Increasing familiarity with medical drugs and alcohol and tobacco lead to increasing distinctions which showed that these drugs all have very significant risks. Medical drugs proven beneficial in clinical trials only have to benefit around a third of patients with symptoms they are designed to tackle; the other two thirds are at risk of side effects without any benefit and tens of thousands of deaths are caused by medical drugs each year in the UK. The risks of alcohol and tobacco have become increasingly obvious from the 1950s onwards with evidence now showing they are every bit as harmful as other drugs used ‘non-medically’.

In contrast new evidence about non-traditional non-medical drugs has been ignored. In particular, governments have refused to consider the distinctions made for equally harmful but more familiar traditional drugs – why should they consider this new evidence when they already all agree that they are ‘harmful and no-one should use them’? End of story – a closed mind. The rational distinctions for unfamiliar drugs used by minorities remain unconscious and even denied and repressed.
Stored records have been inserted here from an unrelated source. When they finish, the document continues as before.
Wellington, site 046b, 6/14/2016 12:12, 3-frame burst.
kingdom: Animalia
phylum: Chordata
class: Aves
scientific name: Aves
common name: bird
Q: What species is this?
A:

If we don’t make active, conscious distinctions and decisions based on evidence then, by default, we make passive, unconscious distinctions based on assumptions and prejudice (pre-judgment). Human consciousness drives us to change our environment by changing our behaviour toward it, actively, consciously altering both. This contrasts with our natural tendency as unconscious animals to do what we have always done, what we are familiar with, what we feel safe with. Life was tough when humans were more unconscious animal than conscious human and such unpredictable risks could not be taken. Perhaps Neanderthals decided 'fire is harmful and no-one should use it' and closed their mind to change, while our ancestors remained open and accepted the risks involved with regulating fire use, going on to apply those principles to regulating the natural forces within their environment and within themselves, their instinctive behaviour (e.g. fear of the unknown).
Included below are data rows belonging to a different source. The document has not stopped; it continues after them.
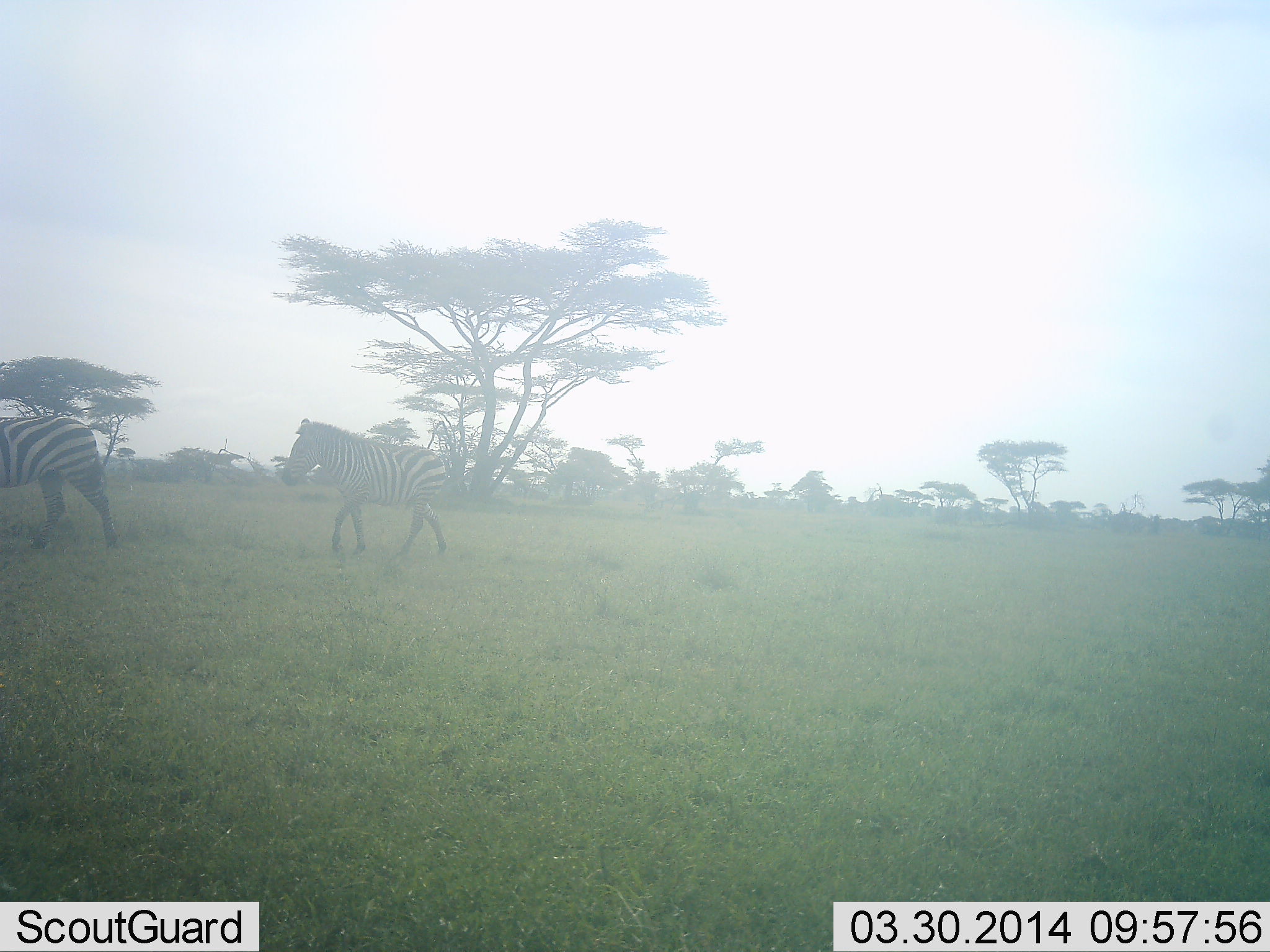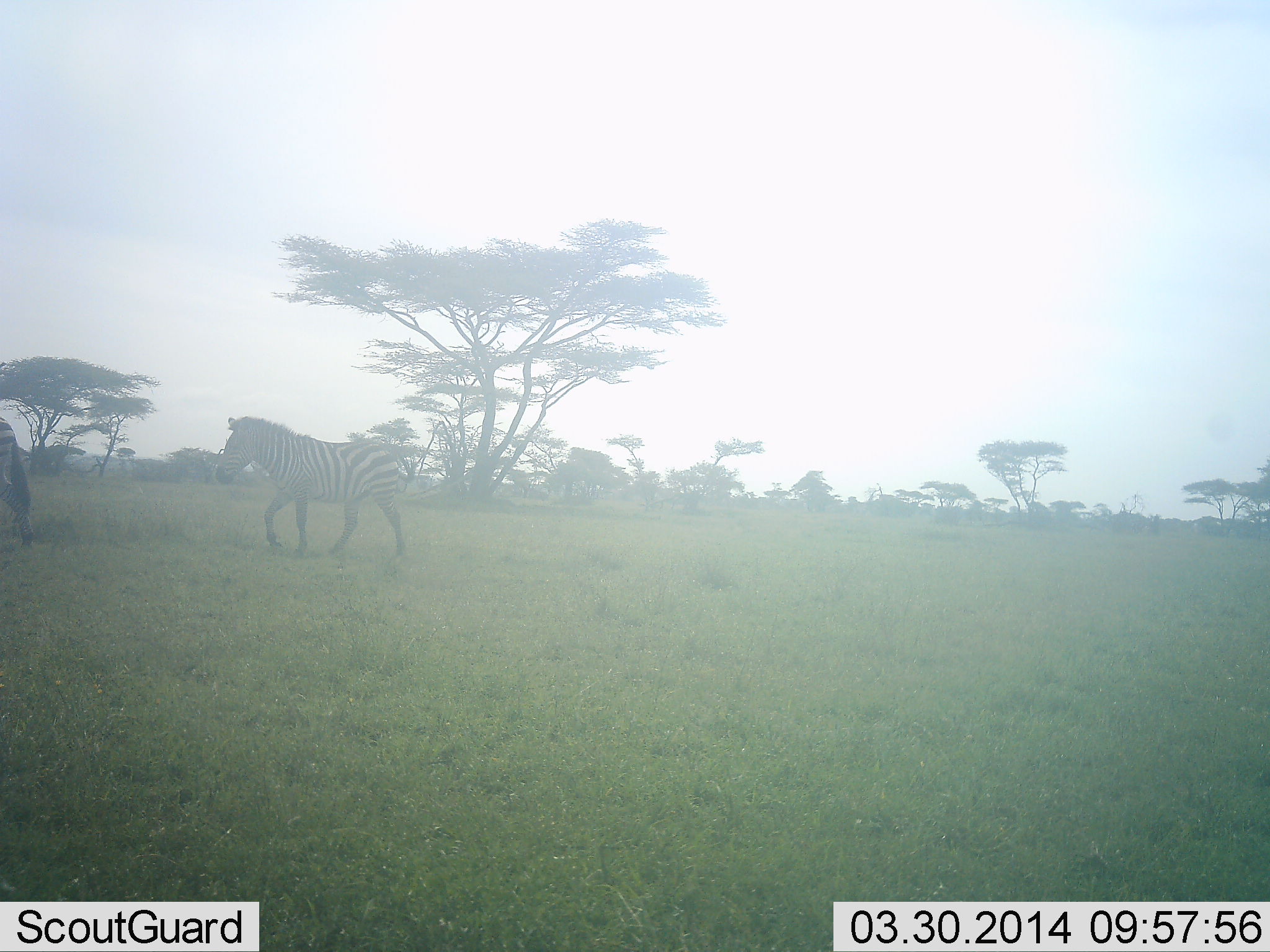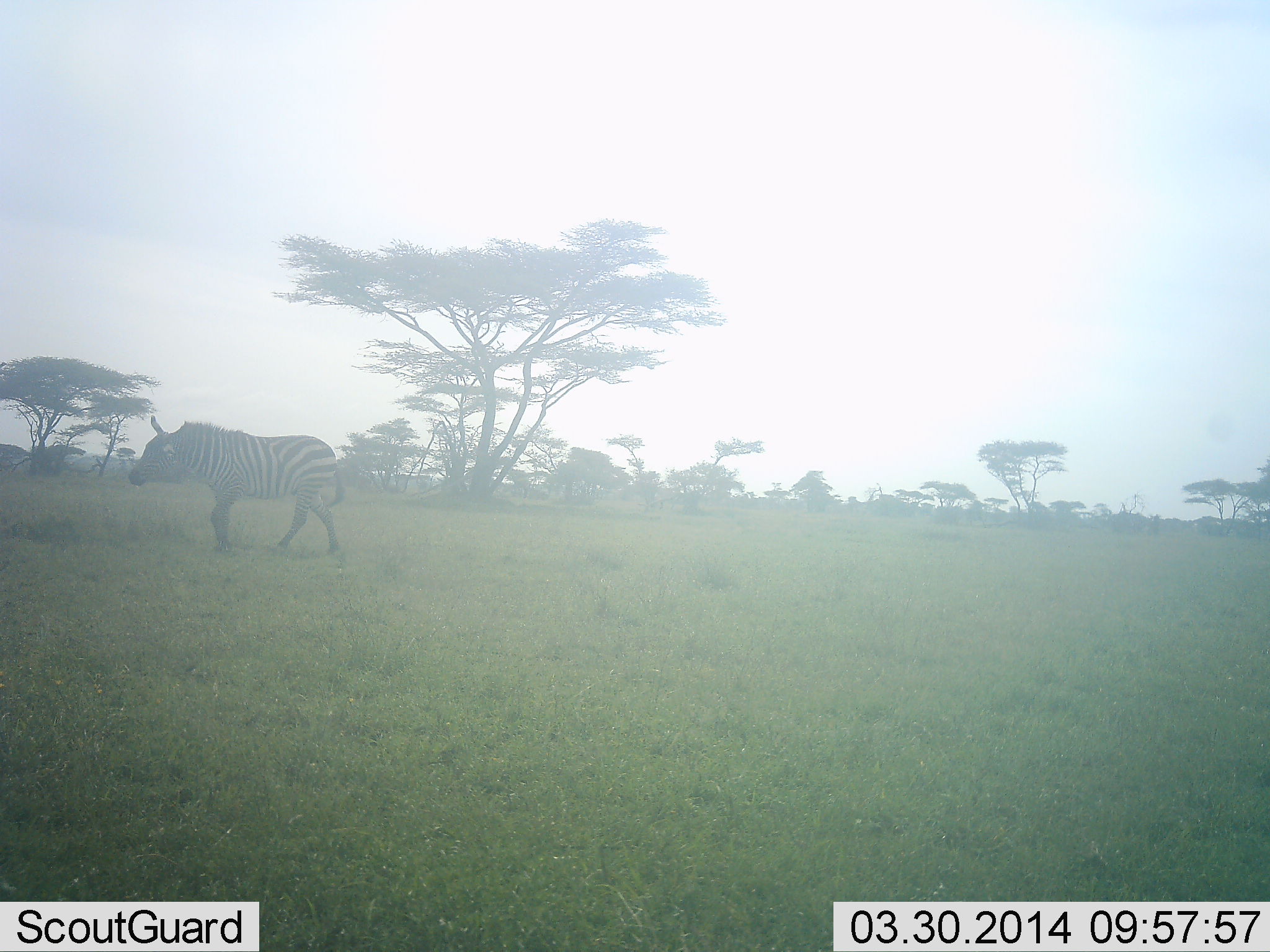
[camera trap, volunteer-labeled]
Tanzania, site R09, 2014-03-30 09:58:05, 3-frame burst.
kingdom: Animalia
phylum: Chordata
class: Mammalia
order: Perissodactyla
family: Equidae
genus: Equus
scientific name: Equus quagga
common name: plains zebra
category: zebra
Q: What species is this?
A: Zebra (plains zebra) (Equus quagga).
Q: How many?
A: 2.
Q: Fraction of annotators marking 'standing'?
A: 0%.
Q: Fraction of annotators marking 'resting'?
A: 0%.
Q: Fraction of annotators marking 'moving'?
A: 100%.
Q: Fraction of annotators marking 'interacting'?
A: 0%.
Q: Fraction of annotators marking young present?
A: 0%.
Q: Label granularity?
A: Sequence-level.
Effective regulations depend on rational distinctions:

Regulations aim to maximise benefits while minimising risks but this depends on making the correct distinctions. ...

Distinguishing drug risks (drug), drug user risks (mind-set) and drug environmental risks (setting):

Regulation of an activity allows increased activity AND decreased harm. To be most effective the whole system must be regulated - the object (drug), the individuals involved (consumers, suppliers and producers, individual attitudes) and the environment (market, social attitudes). And if harm occurs, it can always be treated better than before.

There are always multiple causes and multiple consequences (cf 'drugs are harmful'), often at these 3 different levels. And the cause-and-effect chain continues unbroken into the past and future. If A caused B, then what caused A? Did B cause C? Effective regulation of a system depends upon accurate modelling of that system.

Distinguishing drug regulation risks from drug, user and environment risks:

Regulations are ineffective and cause unintended harmful consequences if :

  • incorrect risk distinctions are made
  • regulations only target one part of the system or target activities that are not unreasonably risky
  • regulations are applied inconsistently or disproportionately to different parts of the system

These are different perspectives on the same problem: inadequate, simplistic modelling of a complex system.